(Stored items from a collection)

########################################

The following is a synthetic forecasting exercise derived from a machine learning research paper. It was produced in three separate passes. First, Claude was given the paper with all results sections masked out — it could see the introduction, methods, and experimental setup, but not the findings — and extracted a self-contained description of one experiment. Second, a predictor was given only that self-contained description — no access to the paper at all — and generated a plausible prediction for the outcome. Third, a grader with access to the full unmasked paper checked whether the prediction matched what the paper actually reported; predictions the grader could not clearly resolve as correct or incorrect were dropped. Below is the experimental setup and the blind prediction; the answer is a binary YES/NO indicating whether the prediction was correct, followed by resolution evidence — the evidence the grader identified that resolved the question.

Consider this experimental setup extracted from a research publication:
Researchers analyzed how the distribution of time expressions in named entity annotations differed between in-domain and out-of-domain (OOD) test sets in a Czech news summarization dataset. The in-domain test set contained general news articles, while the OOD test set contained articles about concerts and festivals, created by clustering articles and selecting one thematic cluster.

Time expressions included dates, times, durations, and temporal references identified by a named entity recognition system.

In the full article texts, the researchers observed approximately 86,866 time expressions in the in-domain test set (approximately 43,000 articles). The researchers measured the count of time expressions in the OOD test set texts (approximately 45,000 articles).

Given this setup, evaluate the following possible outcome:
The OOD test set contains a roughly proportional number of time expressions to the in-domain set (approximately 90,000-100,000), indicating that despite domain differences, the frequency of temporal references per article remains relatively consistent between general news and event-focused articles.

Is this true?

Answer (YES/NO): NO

########################################

## TASK TO COMPLETE
Only lines containing the string "expressions" are needed. Pull each of them out of the records above.

## RESPONSE FOR THIS EXERCISE
Researchers analyzed how the distribution of time expressions in named entity annotations differed between in-domain and out-of-domain (OOD) test sets in a Czech news summarization dataset. The in-domain test set contained general news articles, while the OOD test set contained articles about concerts and festivals, created by clustering articles and selecting one thematic cluster.
Time expressions included dates, times, durations, and temporal references identified by a named entity recognition system.
In the full article texts, the researchers observed approximately 86,866 time expressions in the in-domain test set (approximately 43,000 articles). The researchers measured the count of time expressions in the OOD test set texts (approximately 45,000 articles).
The OOD test set contains a roughly proportional number of time expressions to the in-domain set (approximately 90,000-100,000), indicating that despite domain differences, the frequency of temporal references per article remains relatively consistent between general news and event-focused articles.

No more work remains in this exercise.